Mi stringo le braccia al petto, arricciando il naso. Riesco a
leggergliele tutte le domande che vuole pormi, ma non sono sicura di
riuscire a rispondergli.
Così, mentre siamo tornati distanti, Nicola fa ricadere le
braccia lungo il corpo, colpito dalla mia nuova insolita freddezza.
Un sospiro fuoriesce dalle sue labbra, mentre si passa una mano tra i capelli, indeciso sul da farsi.
"Anita, allora, vuoi dirmi che è successo?" mi domanda.
Abbasso lo sguardo, torturandomi le mani, nervosa.
"Nicola, non è successo niente. Ho l'influenza..." proferisco in un sussurro.
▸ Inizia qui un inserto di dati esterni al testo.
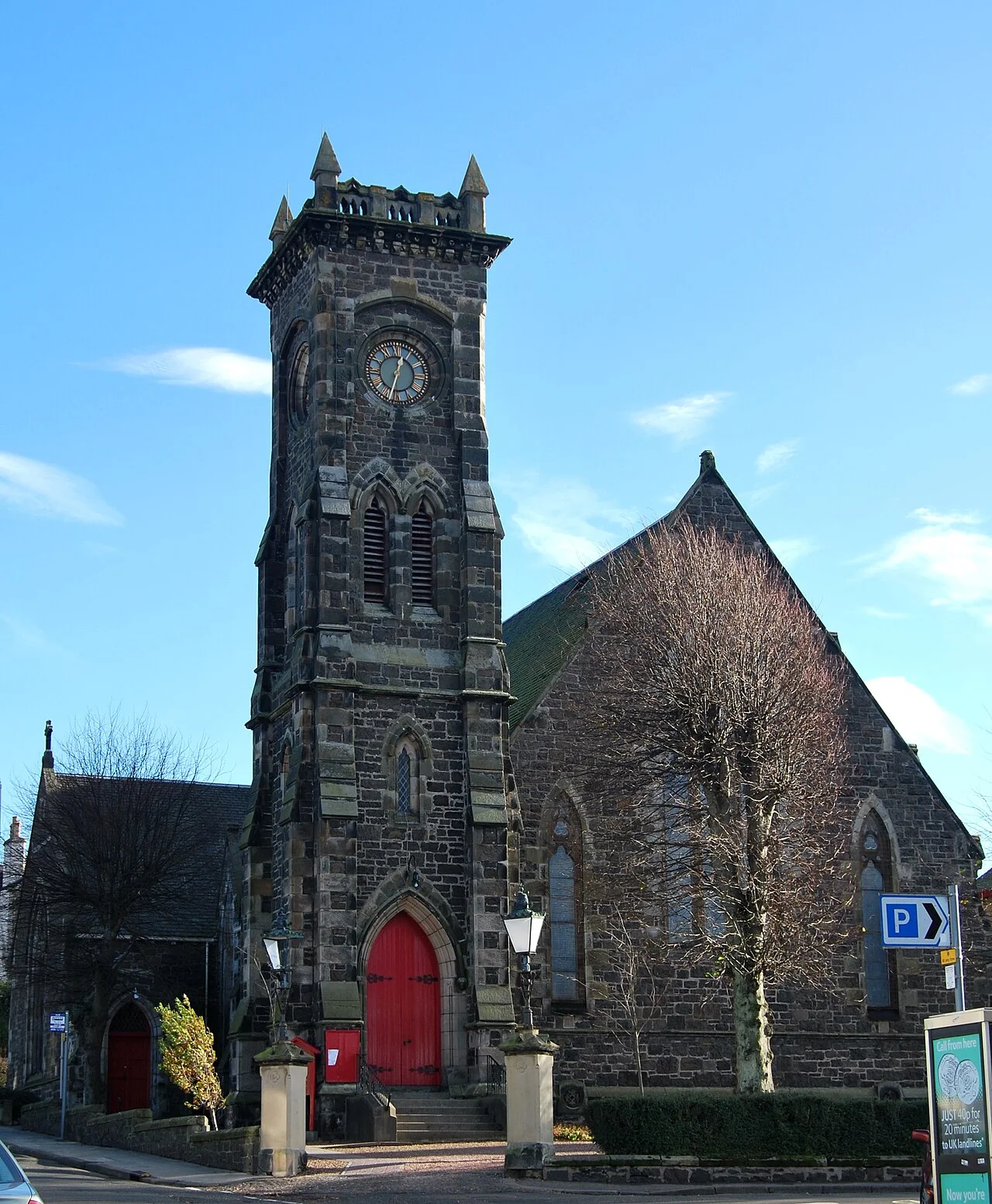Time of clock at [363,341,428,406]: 12:32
Lui ritorna al mio fianco, in un attimo, premurandosi di toccarmi la
fronte, per controllare se io scotti o meno. Il contatto con le sue
dita fredde mi fa rabbrividire. Poi, constatando che la mia temperatura
sia normale, prende a fissarmi, sospettoso, inarcando un sopracciglio.
"Sei fredda".
Le mie mani puntellano sul suo petto, infastidita, per allontanarlo da
me: "Sì, la febbre si è abbassata, ma ce l'avevo".
"C'entra lui, non è vero?" insiste, spazientito dalla mia
reticenza nel parlare. "È stato Luca a ridurti così o mi
sbaglio?"
Avrei dovuto immaginare che Nicola avesse potuto riversare la colpa su
di lui. D'altronde, adesso, gli appare come l'unico su cui poter
addossare la causa del mio malessere.
Scuoto il capo, stringendomi in un abbraccio. "Luca non c'entra niente" gli replico, inasprita.
"Sei sicura?" Indaga.
Porto le mani al cielo, esasperata. "Sicurissima".
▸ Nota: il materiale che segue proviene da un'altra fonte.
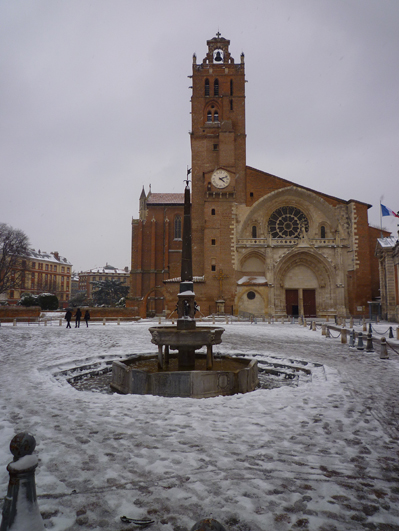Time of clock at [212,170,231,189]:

"Anita..." mi richiama serio, incrociando le braccia al petto. "Tu devi
dirmelo se sia stato lui, perché io, davvero, questa volta non
gliela faccio passare liscia".
Certe abitudini sono dure a morire, eh Nicola?
"Smettila, Nicola. Luca non ha colpe, te l'ho detto. Ho l'influenza" chiarisco, cercando di assumere un tono di voce fermo.
Nicola mi scruta a lungo, con il solo scopo di trovare il minimo di
accenno di vacillamento e, allora, non contento, si avvicina quanto
basti per puntarmi un dito contro.
"Bene, dato che sembra tu non abbia intenzione di dirmi
niente,vorrà dire che le risposte le avrò da
qualcun'altro".
Le sue parole nascondono una certa provocazione che non posso ignorare. So quale sia il suo intento.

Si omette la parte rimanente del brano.